From the forum thread on Rust borrowing below, reproduce word for word the passage that opens with the words containing "The thing is" and closes with "that mutable reference.".

[TEXT BLOCK — start]

We call the &T type a ‘reference’, and rather than owning the resource, it borrows ownership.
[...]
fn main() {
let mut x = 5;
let y = &mut x;
*y += 1;
println!("{}", x);
}
This code gives us this error:
error: cannot borrow `x` as immutable because it is also borrowed as mutable
println!("{}", x);
^
I don't understand why x is borrowed as immutable, because the second parameter of println! is x, not &x. Can anyone point me in the right direction? Thank you!
Well, if println! can't borrow x, how do you expect it to read the value in order to print it?
It's complaining about borrowing, that's due to println! (and the whole formatting family of macros) implicitly borrowing their arguments because, again, it has to be able to read from those arguments in order to print them.
Why borrow and not move? Because printing a value shouldn't destroy it in the case of things like String.
The thing is that x is borrowed inmutably (by y) and we can't have mutable and inmutable borrows at the same time. One option would be to print y, that I think it would work, or, creating an artifical scope where you borrow x mutably:
let mut x = 0;
{
let y = &mut x;
*y +=1;
}// Can't access `y` anymore, so now `x` is no longer borrowed
println!("{}", x);
Just to clarify even more, mutable access in Rust is exclusive. While the mutable reference to x (let y = &mut x;) is in scope, there is no other way to access the value in x than through that mutable reference.

[TEXT BLOCK — finish]
[DATA EXCERPTS — start]

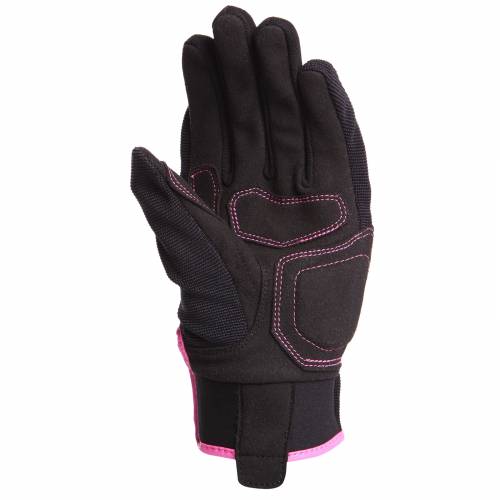 Mănuși Moto Damă din Textil BERING LADY FLETCHER · Negru / Roz 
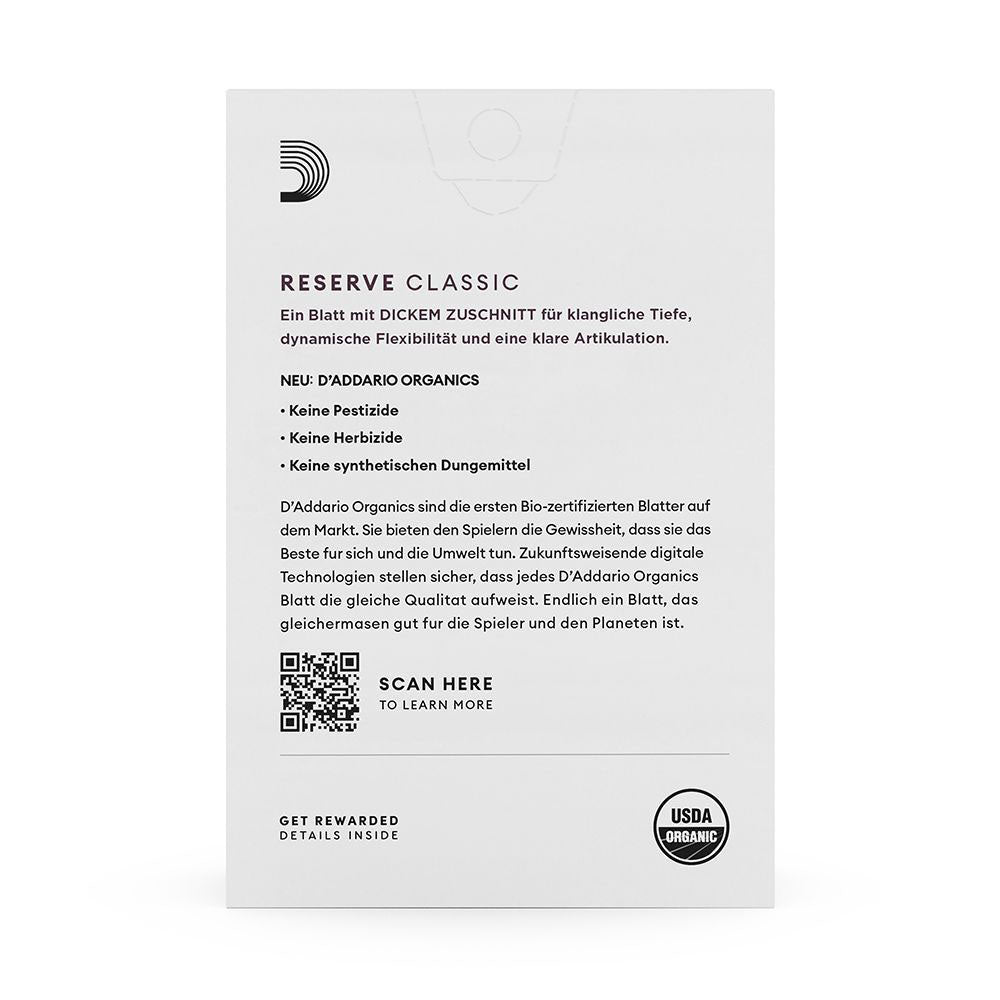 Organic Reserve Classic 2,5 - Clar Allemande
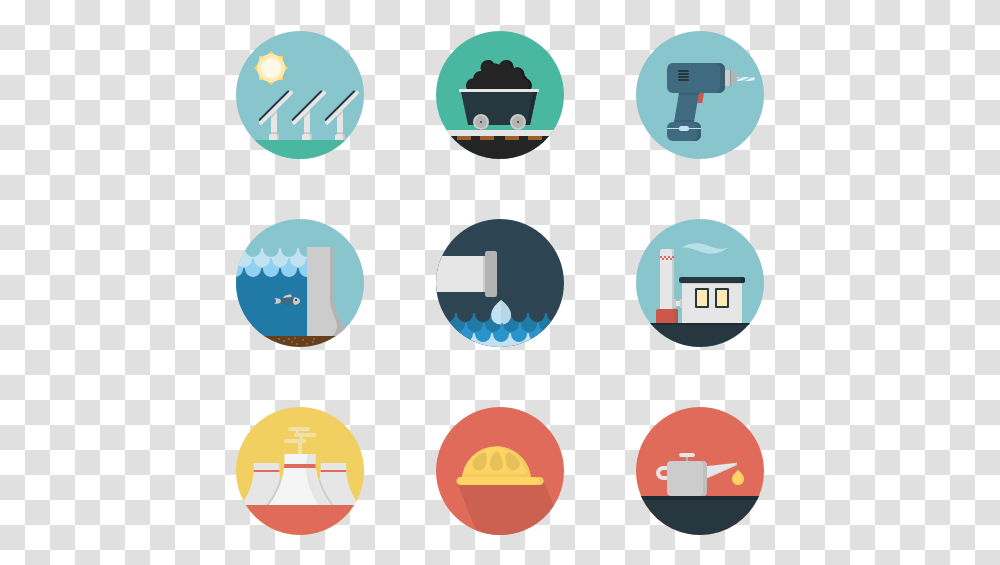 Industry Machine Icon, Recycling Symbol Transparent Png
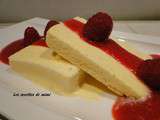 Semifreddo à la vanille et coulis de fraises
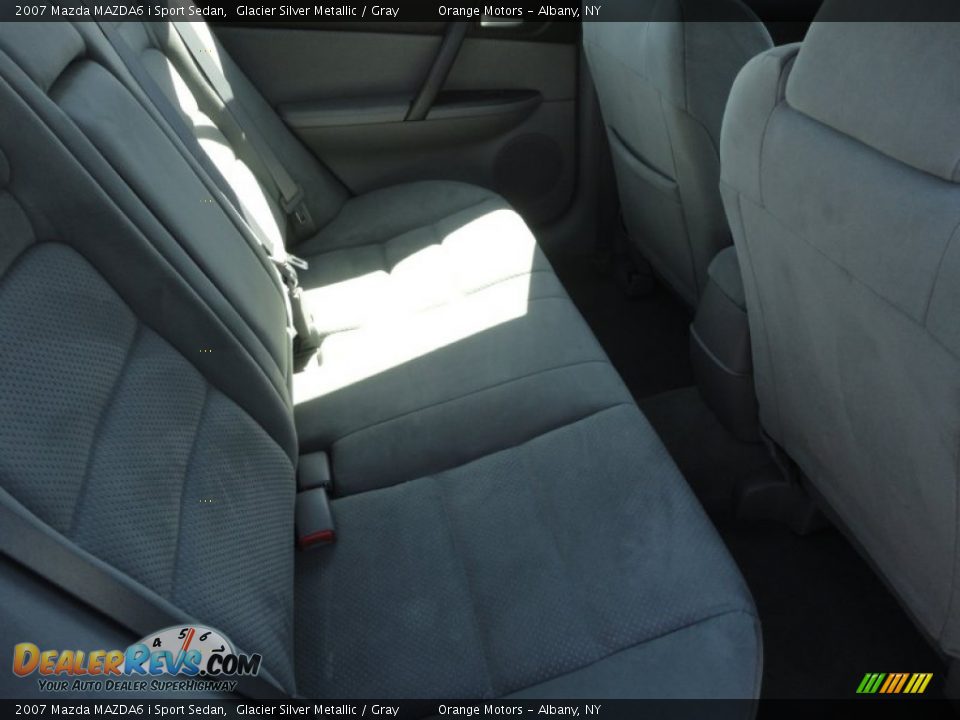 2007 Mazda MAZDA6 i Sport Sedan Glacier Silver Metallic / Gray Photo #14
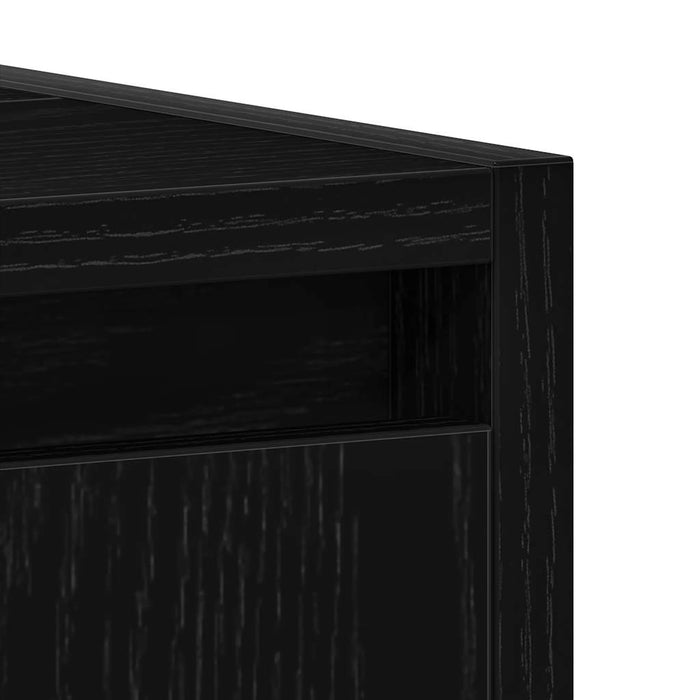 Bathroom Cabinet Black Oak 60x33x61 cm Engineered Wood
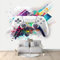 Carta da parati Gamepad Graffiti 200x140 cm Fotomurali Murale alla moda Decorazione da Muro Poster Gigante Design Carta per pareti Ornamento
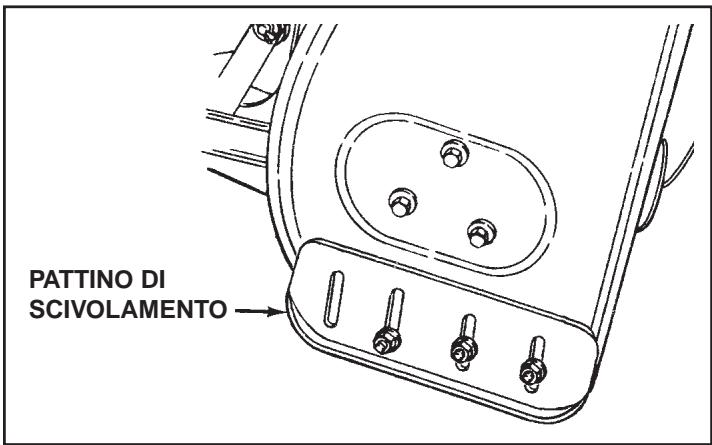 JONSERED LST 42 C-669 - REGOLAZIONE DEI PATTINI DI SCIVOLAMENTO - 1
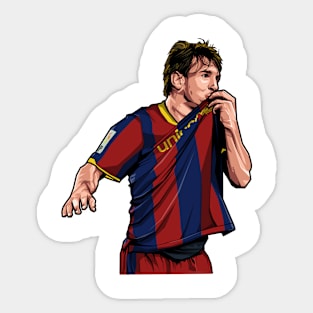 young lionel messi Sticker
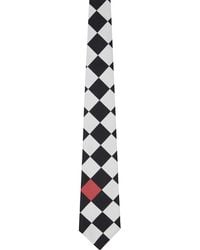 Comme des Garçons - Silk Geometric Pattern Tie - Lyst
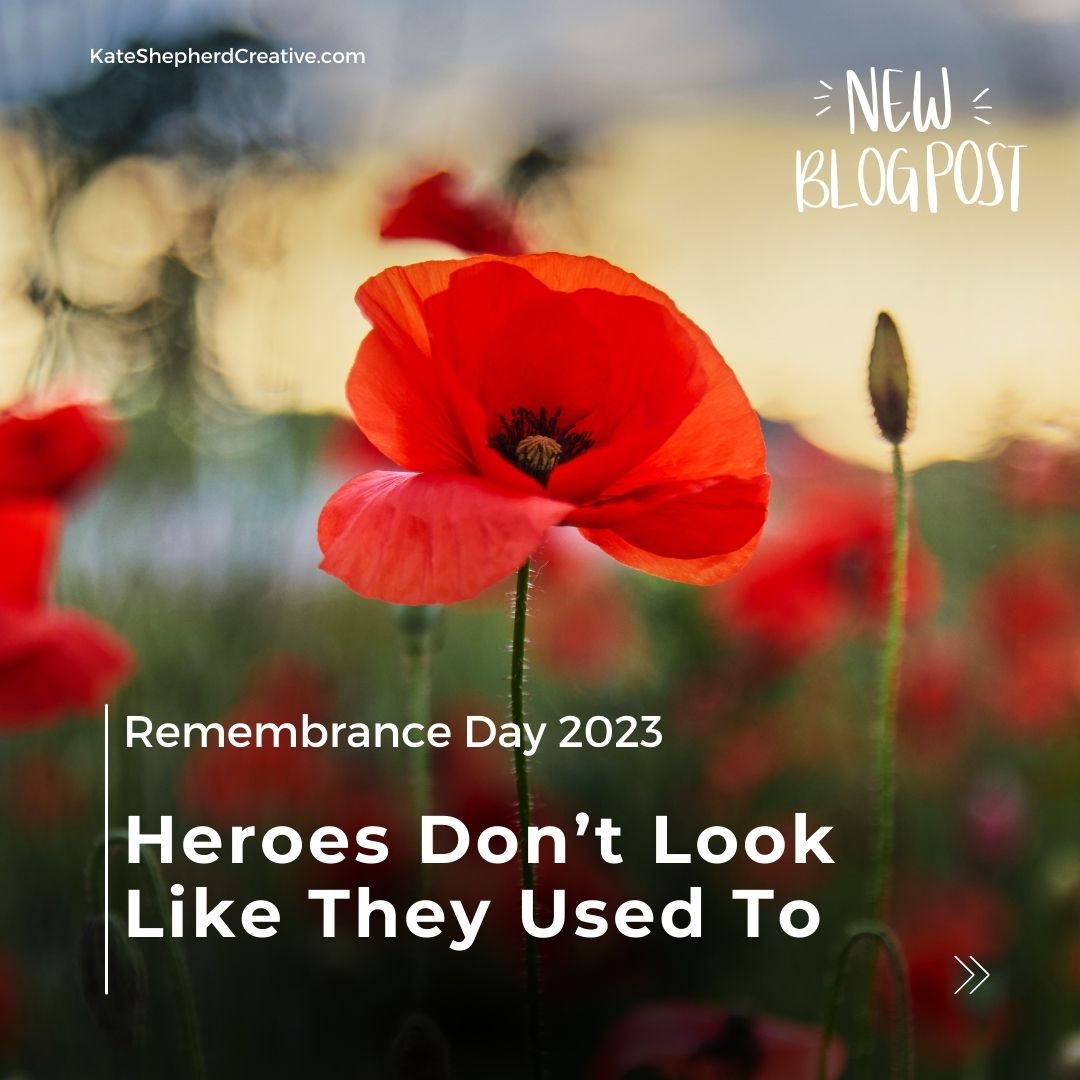Heroes Don't Look Like They Used To - Remembrance Day 2023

[DATA EXCERPTS — finish]

▸ **RESPONSE FOR THIS EXERCISE**
The thing is that x is borrowed inmutably (by y) and we can't have mutable and inmutable borrows at the same time. One option would be to print y, that I think it would work, or, creating an artifical scope where you borrow x mutably:
let mut x = 0;
{
let y = &mut x;
*y +=1;
}// Can't access `y` anymore, so now `x` is no longer borrowed
println!("{}", x);
Just to clarify even more, mutable access in Rust is exclusive. While the mutable reference to x (let y = &mut x;) is in scope, there is no other way to access the value in x than through that mutable reference.